The JavaCC [tm] lexical specification is organized into a set of "lexical states". Each lexical state is named with an identifier. There is a standard lexical state called DEFAULT. The generated token manager is at any moment in one of these lexical states. When the token manager is initialized, it starts off in the DEFAULT state, by default. The starting lexical state can also be specified as a parameter while constructing a token manager object.
Each lexical state contains an ordered list of regular expressions; the order is derived from the order of occurrence in the input file. There are four kinds of regular expressions: SKIP, MORE, TOKEN, and SPECIAL_TOKEN.
All regular expressions that occur as expansion units in the grammar are considered to be in the DEFAULT lexical state and their order of occurrence is determined by their position in the grammar file.
A token is matched as follows: All regular expressions in the current lexical state are considered as potential match candidates. The token manager consumes the maximum number of characters from the input stream possible that match one of these regular expressions. That is, the token manager prefers the longest possible match. If there are multiple longest matches (of the same length), the regular expression that is matched is the one with the earliest order of occurrence in the grammar file.
As mentioned above, the token manager is in exactly one state at any moment. At this moment, the token manager only considers the regular expressions defined in this state for matching purposes. After a match, one can specify an action to be executed as well as a new lexical state to move to. If a new lexical state is not specified, the token manager remains in the current state.
The regular expression kind specifies what to do when a regular expression has been successfully matched:
(The mechanism of accessing special tokens is at the end of this page)
Whenever the end of file <EOF> is detected, it causes the creation of an <EOF> token (regardless of the current state of the lexical analyzer). However, if an <EOF> is detected in the middle of a match for a regular expression, or immediately after a MORE regular expression has been matched, an error is reported.
After the regular expression is matched, the lexical action is executed. All the variables (and methods) declared in the TOKEN_MGR_DECLS region (see below) are available here for use. In addition, the variables and methods listed below are also available for use.
Immediately after this, the token manager changes state to that specified (if any).
After that the action specified by the kind of the regular expression is taken (SKIP, MORE, ... ). If the kind is TOKEN, the matched token is returned. If the kind is SPECIAL_TOKEN, the matched token is saved to be returned along with the next TOKEN that is matched.
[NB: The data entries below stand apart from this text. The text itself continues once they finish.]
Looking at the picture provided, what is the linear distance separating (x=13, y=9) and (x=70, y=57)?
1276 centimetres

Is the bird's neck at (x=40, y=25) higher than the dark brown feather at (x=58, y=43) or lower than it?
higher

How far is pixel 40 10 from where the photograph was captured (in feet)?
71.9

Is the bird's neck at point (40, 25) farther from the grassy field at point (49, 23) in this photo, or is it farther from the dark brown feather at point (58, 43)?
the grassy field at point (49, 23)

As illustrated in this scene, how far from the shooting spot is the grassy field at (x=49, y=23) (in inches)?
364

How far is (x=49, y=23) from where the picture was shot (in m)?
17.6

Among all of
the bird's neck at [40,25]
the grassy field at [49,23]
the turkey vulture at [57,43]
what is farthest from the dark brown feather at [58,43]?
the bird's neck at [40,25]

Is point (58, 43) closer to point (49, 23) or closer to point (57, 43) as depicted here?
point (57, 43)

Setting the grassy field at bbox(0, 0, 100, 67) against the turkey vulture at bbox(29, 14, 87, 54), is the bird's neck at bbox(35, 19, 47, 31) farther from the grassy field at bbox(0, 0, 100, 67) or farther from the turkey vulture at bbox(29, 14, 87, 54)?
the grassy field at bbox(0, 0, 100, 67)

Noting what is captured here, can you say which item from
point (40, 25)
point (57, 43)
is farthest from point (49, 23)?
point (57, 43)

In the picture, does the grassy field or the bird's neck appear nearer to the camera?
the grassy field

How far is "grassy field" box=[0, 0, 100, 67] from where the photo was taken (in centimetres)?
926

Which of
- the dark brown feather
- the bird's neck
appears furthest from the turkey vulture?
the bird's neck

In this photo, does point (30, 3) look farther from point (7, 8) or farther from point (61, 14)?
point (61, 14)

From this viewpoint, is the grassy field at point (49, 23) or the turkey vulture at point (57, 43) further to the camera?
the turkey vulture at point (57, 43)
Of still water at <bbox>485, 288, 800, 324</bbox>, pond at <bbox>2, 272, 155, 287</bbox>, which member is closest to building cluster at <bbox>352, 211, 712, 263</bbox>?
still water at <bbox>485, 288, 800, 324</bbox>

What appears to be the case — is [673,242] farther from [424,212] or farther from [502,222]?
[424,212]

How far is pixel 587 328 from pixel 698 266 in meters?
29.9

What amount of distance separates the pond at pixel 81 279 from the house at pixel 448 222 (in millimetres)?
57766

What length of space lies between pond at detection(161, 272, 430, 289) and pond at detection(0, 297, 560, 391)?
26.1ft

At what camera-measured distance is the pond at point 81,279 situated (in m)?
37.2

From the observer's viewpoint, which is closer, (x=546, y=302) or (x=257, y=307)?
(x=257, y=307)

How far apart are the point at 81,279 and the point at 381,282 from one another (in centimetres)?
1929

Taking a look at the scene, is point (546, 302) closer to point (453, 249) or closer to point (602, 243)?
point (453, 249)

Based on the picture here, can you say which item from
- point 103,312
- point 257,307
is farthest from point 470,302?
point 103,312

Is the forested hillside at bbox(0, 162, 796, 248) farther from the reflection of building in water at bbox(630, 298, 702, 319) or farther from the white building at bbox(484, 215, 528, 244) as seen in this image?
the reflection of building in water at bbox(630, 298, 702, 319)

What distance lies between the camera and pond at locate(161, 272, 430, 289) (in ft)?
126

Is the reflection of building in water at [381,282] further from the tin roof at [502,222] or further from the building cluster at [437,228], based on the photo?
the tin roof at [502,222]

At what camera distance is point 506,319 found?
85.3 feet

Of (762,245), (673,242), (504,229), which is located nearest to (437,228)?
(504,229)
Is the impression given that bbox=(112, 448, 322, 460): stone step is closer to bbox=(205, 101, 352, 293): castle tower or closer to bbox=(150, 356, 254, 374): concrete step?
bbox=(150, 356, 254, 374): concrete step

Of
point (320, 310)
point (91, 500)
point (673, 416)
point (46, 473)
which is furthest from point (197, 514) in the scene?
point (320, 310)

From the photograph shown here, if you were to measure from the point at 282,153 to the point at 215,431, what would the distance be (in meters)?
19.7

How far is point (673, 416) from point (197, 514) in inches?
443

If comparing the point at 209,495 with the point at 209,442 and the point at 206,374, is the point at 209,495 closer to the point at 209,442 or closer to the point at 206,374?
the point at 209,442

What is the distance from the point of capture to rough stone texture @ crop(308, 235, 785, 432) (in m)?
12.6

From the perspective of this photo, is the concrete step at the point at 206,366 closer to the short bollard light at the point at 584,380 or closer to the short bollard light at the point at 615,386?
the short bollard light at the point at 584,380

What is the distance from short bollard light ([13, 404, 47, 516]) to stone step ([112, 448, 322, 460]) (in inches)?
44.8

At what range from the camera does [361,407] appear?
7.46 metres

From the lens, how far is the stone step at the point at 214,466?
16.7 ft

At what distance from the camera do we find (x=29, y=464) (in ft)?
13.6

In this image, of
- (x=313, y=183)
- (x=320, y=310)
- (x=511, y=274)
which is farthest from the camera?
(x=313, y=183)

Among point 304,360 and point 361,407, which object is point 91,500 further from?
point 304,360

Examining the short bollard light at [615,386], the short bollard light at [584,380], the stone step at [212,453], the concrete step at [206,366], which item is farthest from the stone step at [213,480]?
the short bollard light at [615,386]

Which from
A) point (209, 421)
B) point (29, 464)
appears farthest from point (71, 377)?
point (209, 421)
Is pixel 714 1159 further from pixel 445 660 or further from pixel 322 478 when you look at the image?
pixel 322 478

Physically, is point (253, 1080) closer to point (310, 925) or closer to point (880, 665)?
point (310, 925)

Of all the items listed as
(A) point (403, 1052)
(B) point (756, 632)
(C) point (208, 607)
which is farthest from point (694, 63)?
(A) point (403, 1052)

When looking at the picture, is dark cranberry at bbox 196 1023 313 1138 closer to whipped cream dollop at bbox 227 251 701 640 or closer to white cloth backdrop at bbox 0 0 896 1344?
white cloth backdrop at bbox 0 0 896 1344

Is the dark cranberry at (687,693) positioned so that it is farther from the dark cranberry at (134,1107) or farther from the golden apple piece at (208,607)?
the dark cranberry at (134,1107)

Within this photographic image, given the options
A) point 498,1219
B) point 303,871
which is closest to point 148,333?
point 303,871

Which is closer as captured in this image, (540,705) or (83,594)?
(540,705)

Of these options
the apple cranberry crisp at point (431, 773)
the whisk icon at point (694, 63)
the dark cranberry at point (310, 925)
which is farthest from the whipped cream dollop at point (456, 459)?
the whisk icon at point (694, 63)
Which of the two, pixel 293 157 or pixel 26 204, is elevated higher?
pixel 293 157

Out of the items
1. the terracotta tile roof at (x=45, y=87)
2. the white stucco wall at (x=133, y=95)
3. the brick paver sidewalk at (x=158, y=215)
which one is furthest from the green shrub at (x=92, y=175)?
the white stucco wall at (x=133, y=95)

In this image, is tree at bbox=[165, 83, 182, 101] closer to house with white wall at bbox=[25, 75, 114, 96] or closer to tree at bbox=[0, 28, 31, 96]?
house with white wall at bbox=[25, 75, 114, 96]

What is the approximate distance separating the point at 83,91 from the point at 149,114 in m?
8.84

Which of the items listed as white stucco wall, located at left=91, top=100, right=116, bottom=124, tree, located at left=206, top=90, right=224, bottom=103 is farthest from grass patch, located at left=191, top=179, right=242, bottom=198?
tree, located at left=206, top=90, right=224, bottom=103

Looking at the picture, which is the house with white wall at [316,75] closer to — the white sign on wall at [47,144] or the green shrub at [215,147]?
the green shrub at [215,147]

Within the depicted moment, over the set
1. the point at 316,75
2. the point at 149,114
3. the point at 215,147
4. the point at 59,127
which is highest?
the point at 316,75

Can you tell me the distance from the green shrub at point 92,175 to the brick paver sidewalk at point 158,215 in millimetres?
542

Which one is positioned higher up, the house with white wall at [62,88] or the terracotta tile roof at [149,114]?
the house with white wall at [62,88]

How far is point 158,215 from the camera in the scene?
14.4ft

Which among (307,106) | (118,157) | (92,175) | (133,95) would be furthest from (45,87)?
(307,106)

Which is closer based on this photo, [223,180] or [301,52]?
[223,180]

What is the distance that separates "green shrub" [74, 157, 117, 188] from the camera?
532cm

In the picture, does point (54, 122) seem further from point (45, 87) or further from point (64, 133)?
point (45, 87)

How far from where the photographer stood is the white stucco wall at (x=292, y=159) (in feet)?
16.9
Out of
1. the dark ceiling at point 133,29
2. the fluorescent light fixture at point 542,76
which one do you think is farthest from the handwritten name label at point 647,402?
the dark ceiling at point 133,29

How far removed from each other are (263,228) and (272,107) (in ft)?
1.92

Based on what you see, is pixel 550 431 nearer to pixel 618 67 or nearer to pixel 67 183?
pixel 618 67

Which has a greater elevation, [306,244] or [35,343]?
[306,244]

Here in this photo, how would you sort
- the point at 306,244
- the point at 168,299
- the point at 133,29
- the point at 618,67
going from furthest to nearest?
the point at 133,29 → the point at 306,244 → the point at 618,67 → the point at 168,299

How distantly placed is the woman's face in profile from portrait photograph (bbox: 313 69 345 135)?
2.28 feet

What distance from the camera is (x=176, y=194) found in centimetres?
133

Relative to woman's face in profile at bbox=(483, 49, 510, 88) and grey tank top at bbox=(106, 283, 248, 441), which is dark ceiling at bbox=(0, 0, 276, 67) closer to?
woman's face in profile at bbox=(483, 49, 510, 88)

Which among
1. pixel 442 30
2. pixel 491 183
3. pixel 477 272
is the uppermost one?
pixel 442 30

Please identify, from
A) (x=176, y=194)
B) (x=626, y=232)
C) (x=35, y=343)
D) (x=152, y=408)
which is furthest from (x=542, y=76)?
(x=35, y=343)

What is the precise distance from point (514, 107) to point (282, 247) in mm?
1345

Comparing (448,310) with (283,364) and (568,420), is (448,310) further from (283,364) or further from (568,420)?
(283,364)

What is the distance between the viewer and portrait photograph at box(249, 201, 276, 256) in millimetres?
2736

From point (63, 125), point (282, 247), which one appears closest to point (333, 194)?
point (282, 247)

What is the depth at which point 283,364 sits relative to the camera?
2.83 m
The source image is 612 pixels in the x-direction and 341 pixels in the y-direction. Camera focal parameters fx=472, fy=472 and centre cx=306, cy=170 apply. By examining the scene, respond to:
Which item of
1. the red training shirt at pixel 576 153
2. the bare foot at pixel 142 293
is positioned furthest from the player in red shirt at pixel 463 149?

The following variables are available for use within lexical actions:
<DEFAULT> MORE : { "a" : S1 } <S1> MORE : { "b" { int l = image.length()-1; image.setCharAt(l, image.charAt(l).toUpperCase()); } ^1 ^2 : S2 } <S2> TOKEN : { "cd" { x = image; } : DEFAULT ^3 }In the above example, the value of "image" at the 3 points marked by ^1, ^2, and ^3 are:
At ^1: "ab" At ^2: "aB" At ^3: "aBcd"
At ^1: 1 (the size of "b") At ^2: 1 (does not change due to lexical actions) At ^3: 2 (the size of "cd")
<S2> TOKEN : { "cd" { matchedToken.image = image.toString(); } : DEFAULT }Then the token returned to the parser will have its ".image" field set to "aBcd". If this assignment was not performed, then the ".image" field will remain as "abcd".
Lexical actions have access to a set of class level declarations. These declarations are introduced within the JavaCC file using the following syntax:
token_manager_decls ::= "TOKEN_MGR_DECLS" ":" "{" java_declarations_and_code "}"
These declarations are accessible from all lexical actions.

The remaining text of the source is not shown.